▸ **RECORDS PROVIDED**:

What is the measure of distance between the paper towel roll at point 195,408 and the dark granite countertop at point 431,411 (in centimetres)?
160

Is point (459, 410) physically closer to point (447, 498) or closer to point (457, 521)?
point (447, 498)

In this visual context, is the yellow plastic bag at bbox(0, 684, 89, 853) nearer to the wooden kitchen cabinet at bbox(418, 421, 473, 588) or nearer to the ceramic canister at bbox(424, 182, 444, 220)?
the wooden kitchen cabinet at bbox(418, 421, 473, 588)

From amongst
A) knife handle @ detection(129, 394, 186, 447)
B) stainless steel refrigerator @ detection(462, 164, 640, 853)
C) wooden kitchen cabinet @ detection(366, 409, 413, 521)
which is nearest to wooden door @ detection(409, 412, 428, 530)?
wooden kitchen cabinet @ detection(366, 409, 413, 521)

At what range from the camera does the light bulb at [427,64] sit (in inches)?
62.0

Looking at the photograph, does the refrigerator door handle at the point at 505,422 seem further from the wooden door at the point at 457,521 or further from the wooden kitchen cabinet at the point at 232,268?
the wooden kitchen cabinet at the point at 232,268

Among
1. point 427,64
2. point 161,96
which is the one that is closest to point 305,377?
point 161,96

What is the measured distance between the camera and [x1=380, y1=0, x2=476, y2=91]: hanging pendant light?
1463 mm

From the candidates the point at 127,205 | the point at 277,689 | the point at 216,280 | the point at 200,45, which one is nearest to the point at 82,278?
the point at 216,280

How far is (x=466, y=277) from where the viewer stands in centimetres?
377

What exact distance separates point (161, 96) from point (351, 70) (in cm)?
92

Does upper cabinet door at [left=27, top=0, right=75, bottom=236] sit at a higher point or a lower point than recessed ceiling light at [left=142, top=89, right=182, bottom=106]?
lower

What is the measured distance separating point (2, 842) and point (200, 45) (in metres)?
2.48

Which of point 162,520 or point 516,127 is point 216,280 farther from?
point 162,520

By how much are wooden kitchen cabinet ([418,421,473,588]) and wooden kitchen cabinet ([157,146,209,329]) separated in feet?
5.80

▸ **YOUR GOAL**:
Write out again the entries from the line containing "Which of point" through the end of the entries, keeping the wording of each entry unchanged. Shift every number in the answers, both point coordinates and distances, by -35.

▸ **OUTPUT OF THE EXERCISE**:
Which of point 162,520 or point 516,127 is point 216,280 farther from?
point 127,485

By how much are wooden kitchen cabinet ([418,421,473,588]) and wooden kitchen cabinet ([157,146,209,329]) separated in feet?
-29.20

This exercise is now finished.